Он сделал величайшее открытие в тот день. Он понял, что не сегодня увидел впервые таким свое лицо. Когда он наклонился над ведром, он вспомнил, что таким было его лицо много раз в жизни. Оно было таким и тогда, когда «эскимо» вызвал его к доске, чтобы он рассказал, почему ему нравится роман «Что делать?». Он выбалтывал то, чего сам не думал, то, чем напичкала его Генкина, и видел в стеклянных дверцах старого школьного шкафа свое лицо — оно было точно таким, как сейчас. И потом, много раз, он видел его таким, всякий раз, когда отказывался от себя самого. Что его вина перед Зиной? Лишь маленькая частица другой большой вины. «Нет на свете печальней измены, чем измена себе самому», — не в его ли сердце заглянул поэт, прежде чем написал эти слова?
Поляков перешел дорогу, вошел в сельмаг. Это был обычный сельский магазин, где торговали всем чем угодно, начиная от хлеба и кончая конской сбруей и мебелью.

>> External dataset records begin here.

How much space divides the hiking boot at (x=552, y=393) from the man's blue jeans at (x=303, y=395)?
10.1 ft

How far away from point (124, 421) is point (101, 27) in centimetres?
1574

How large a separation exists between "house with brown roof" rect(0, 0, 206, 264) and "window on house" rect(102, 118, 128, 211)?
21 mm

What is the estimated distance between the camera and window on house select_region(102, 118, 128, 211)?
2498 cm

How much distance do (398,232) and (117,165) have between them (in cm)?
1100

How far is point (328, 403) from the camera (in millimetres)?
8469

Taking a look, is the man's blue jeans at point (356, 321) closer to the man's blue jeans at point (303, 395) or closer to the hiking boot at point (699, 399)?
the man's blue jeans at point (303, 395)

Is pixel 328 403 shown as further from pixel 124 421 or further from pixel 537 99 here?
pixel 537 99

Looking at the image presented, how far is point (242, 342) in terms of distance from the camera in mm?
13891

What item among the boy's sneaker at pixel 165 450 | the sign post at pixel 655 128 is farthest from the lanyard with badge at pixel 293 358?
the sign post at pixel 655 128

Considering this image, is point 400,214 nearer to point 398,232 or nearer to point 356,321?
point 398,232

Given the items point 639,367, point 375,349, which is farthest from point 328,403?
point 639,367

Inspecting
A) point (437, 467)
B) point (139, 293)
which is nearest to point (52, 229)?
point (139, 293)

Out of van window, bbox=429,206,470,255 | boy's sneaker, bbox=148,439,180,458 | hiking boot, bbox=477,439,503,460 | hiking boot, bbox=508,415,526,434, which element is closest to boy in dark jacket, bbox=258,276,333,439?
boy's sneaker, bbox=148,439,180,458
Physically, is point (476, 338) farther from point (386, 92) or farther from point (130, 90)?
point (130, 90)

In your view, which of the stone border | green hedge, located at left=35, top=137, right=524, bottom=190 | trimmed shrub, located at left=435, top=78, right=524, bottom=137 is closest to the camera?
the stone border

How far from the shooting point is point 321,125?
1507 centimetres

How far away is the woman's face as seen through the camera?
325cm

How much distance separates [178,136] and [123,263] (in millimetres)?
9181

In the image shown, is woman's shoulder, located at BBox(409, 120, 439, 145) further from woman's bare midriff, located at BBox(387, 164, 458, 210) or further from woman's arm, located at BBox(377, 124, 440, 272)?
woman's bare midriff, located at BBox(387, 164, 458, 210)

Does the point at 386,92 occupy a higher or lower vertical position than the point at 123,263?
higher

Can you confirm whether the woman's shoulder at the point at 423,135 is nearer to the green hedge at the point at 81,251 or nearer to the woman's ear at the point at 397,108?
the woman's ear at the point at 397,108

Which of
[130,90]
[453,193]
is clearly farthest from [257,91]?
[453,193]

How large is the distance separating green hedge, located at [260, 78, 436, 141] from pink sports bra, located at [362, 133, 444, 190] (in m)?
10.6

Он протиснулся к прилавку между диваном, на котором лежала гора пуховых синих подушек и наваленных друг на друга стульев. Продавщица, худая строгая женщина с черными усиками над верхней губой, взвешивала сахар девушке со смешливым лицом.
— Карандаши у вас есть? — спросил он.
— Не знаю, посмотрю, — ответила она. — Вам сколько?
— Один.
— Найду.
Он ждал. Она взвесила девушке со смешливым лицом сахар, потом начала взвешивать печенье.
— Насть, ты чегой-то, весь магазин хочешь скупить? — ласково спросил кто-то.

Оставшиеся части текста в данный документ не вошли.